This article is within the scope of WikiProject Weather, which collaborates on weather and related subjects on Wikipedia. To participate, help improve this article or visit the
project page for details.
"Ice pellets are smaller than hailstones which form in thunderstorms rather than in winter"
You can get thunderstorms in winter as well. Is this sentence intending to mean that ice pellets only form in winter (and not from thunderstorms), as opposed to hail that can form in thunderstorms regardless of season?
Iapetus (
talk)
12:12, 23 August 2017 (UTC)reply
Alternative title in lead
Famartin, please read
MOS:ALTNAME. Per the sources I've added to the article, sleet is clearly a significant alternative name for ice pellets, and therefore should be in the lead section. Per
MOS:LEADCLUTTER, a separate section for alternative names is only necessary if there are more than two. Please restore my changes.

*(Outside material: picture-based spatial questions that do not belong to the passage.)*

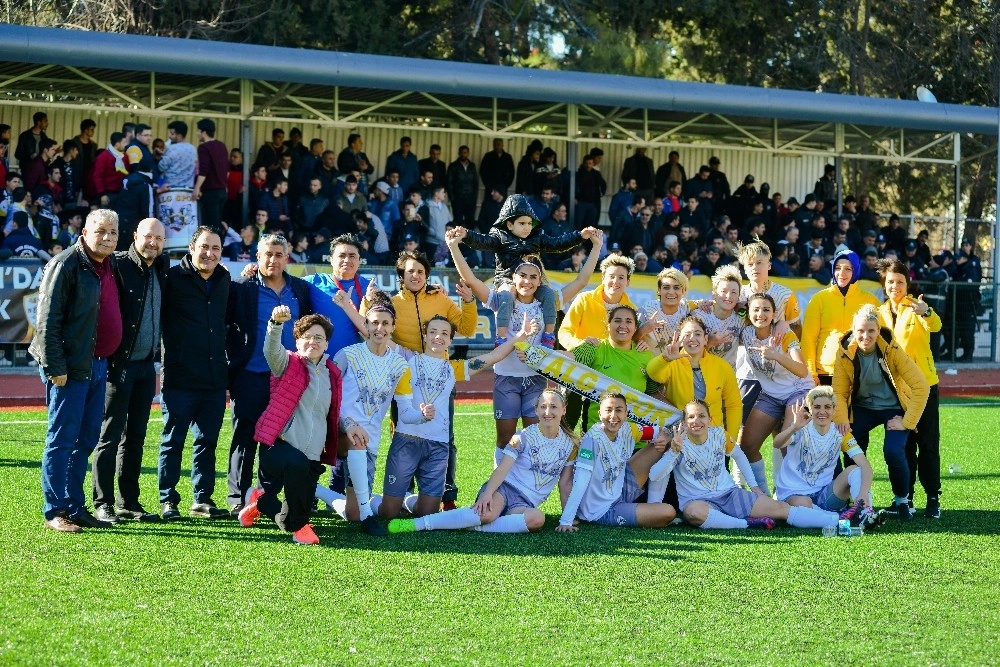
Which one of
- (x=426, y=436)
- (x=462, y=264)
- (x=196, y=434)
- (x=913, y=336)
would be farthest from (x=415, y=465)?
(x=913, y=336)

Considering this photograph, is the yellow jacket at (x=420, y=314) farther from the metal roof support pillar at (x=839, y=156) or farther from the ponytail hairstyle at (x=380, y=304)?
the metal roof support pillar at (x=839, y=156)

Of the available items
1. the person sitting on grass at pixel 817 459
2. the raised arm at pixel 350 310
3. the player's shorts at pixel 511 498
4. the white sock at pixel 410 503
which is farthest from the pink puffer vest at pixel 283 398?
the person sitting on grass at pixel 817 459

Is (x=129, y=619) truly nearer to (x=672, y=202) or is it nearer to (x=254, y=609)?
(x=254, y=609)

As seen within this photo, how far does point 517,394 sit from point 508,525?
111 centimetres

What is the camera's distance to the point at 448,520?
7723 mm

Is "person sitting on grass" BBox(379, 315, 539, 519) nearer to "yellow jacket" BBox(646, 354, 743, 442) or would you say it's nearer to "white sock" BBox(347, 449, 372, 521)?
"white sock" BBox(347, 449, 372, 521)

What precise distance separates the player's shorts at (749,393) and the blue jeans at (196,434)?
3.61m

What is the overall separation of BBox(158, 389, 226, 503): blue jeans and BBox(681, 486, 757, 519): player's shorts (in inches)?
117

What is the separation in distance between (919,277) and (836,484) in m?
14.7

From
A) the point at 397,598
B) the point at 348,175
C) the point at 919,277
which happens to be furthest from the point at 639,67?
the point at 397,598

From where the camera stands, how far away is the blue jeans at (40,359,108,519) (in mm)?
7227

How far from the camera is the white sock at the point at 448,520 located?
7711mm

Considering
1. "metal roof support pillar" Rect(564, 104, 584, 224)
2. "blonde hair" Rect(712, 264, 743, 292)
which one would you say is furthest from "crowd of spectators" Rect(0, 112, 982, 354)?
"blonde hair" Rect(712, 264, 743, 292)

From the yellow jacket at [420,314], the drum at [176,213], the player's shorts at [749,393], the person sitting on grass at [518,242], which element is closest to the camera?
the yellow jacket at [420,314]
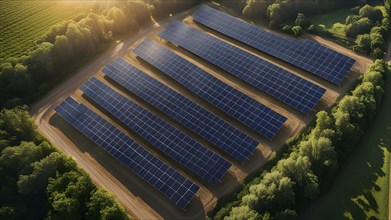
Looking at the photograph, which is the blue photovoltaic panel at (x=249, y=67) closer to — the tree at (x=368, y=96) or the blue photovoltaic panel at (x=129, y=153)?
the tree at (x=368, y=96)

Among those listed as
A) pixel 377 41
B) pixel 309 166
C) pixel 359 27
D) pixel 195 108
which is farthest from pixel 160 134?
pixel 359 27

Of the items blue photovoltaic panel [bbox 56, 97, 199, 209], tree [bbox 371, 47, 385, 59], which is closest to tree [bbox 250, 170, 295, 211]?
blue photovoltaic panel [bbox 56, 97, 199, 209]

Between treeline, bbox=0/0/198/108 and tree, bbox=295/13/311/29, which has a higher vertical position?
tree, bbox=295/13/311/29

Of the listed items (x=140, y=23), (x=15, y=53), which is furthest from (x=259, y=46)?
(x=15, y=53)

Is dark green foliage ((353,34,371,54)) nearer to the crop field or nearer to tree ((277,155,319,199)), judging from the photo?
tree ((277,155,319,199))

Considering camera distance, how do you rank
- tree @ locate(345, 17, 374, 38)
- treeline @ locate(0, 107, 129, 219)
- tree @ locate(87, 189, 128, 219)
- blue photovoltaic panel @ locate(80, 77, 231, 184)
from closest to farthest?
tree @ locate(87, 189, 128, 219) → treeline @ locate(0, 107, 129, 219) → blue photovoltaic panel @ locate(80, 77, 231, 184) → tree @ locate(345, 17, 374, 38)

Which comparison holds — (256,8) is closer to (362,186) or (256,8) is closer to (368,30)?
(368,30)
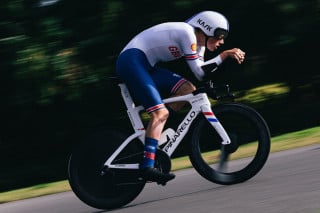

AdA&D14:57, 21 December 2017 (UTC)reply
There is an article for sleet to describe the various usages of the term, and there has been *SO* much back and forth from so many others saying "no, I'm in America and I don't consider ice pellets to be sleet", it *DOES NOT* need to be in the lead. The term has proven very contentious among editors here.
Famartin (
talk)
17:05, 21 December 2017 (UTC)reply
British usage
Certainly we call ice pellets hail in Britain, whatever the size of the pellets. We use the term sleet for the mixture of snow and rain with or without pellets. This latter is a very common form of precipitation during British winters. I've never heard the term ice pellets used here. Moving on, I think the first sentence is an awful piece of communication -- far, far too long. I would like to see hail and ice pellets at the top as equivalent terms, and shorter sentences all through.
Macdonald-ross (
talk)
09:20, 2 February 2019 (UTC)reply
@
Famartin Perhaps that's the issue? People in the UK rarely encounter ice pellets, and the effects appear to be similar to hailstones, so a weather forecast here would just call them hail? There is a definition of "ice pellets" on the Met Office site [1], so that is the term they would use if they wished to distinguish them.
I changed "Commonwealth English" to "Canadian English" in the lead, anyway, as this matches a dictionary, and I wouldn't want someone to think that the average British person would know that "ice pellets" are to do with weather.